● **YOUR ASSIGNMENT**:
In the text on Asian Pacific fintech, how much investment has gone into payment solutions in the region?

● **STUDY TEXT**:
However, the region is tethered together tighter than any country’s internal communication could hope. The virtual hum of business across the airwaves makes international exchange a no-brainer. Near total penetration of stable internet makes integrating complex teams feasible. Within minutes, teams accustomed to spending 12+ hours per day on mobile services operating hitch-free across Indonesia, the Philippines and Vietnam can coordinate. Much of the developed West with its traditional systems can’t keep up. 


Applications, Adoption, Affinity 


This innate need for interconnection underpins the seamless adoption of new technologies across the Asian Pacific, and becomes a self-fulfilling cycle. Southeast Asia is service-agnostic, which is to say that there is little loyalty to brands, and users are quick to switch to faster, cheaper, better options. Competition is tough. While there is ubiquity, there is also innovation. 


FinTech: Emerging Heavyweight 


We could consider FinTech as an obvious case study. The Asian Pacific is currently the world’s largest FinTech user as per the EY Global FinTech Adoption Index, with some of the most niche innovations shaping the market. Since 2017, Fintech market has nearly tripled in Singapore alone. With deregulation, digital services have been able to move into the vacuum where traditional banking services haven’t penetrated the market, and currently shape the environment. China and India blaze ahead with adoption statistics nearing the ninetieth percentile, but the Southeast Asian region is warming fast. 


With the average mobile subscriptions ranging between 1.4 - 2.5 per person, the adoption of financial technologies stands at two-thirds of the population in Hong Kong, Singapore, and South Korea. 


Wealth management, Personal Finance Management platforms and services for the unbanked have seen enormous growth in the last 5 years. To put a number on that, we’re talking 5000 or so companies regionally and counting. The Asian Pacific has seen around $850 million invested into alternative lending and more than $570 million into payment solutions. Another area of rapid growth is InsurTech and digital insurers, reported by PWC to comprise around $932 million total investment to date. 


Ubiquity does not mean Utility


Much like the bursting “dot.com" bubble in 2001, those providers that can’t solve a problem come and go in cycles lasting around 3-5 years. Those that continue to innovate and simplify, however, enjoy ever-increasing traction and growth. 


And more to come 


In the coming year, it is likely we will see even greater advancement of multi-service apps for streamlined funnelling of e-payments, utilities, personal finances, and insurance. My personal interest is in seeing how the investment market changes in the coming year. The upwards trajectory shows no signs of slowing, but rather, like the complex ecosystem it is, naturally selecting for the best performers.

● **RAW DATA**:

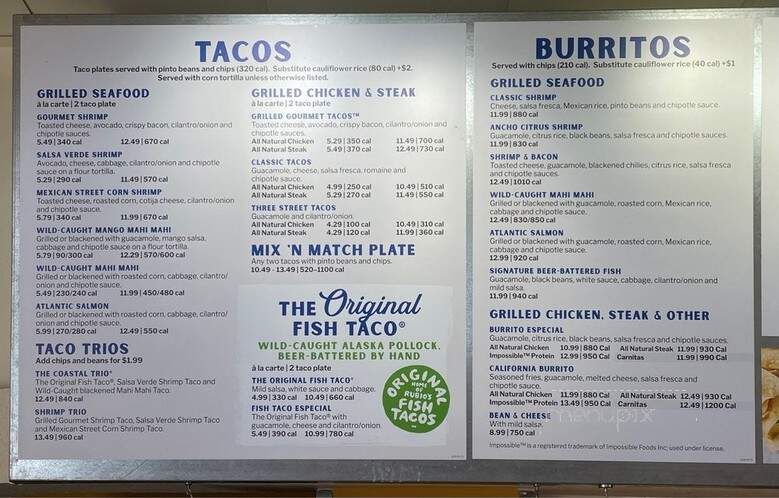 Rubio's - Brea, CA menu_pic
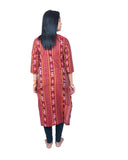 Women's Sambalpuri Certified Handloom Pure Cotton Straight Kurti (Maroon) - GillKart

● **OUTPUT OF THE EXERCISE**:
More than $570 million.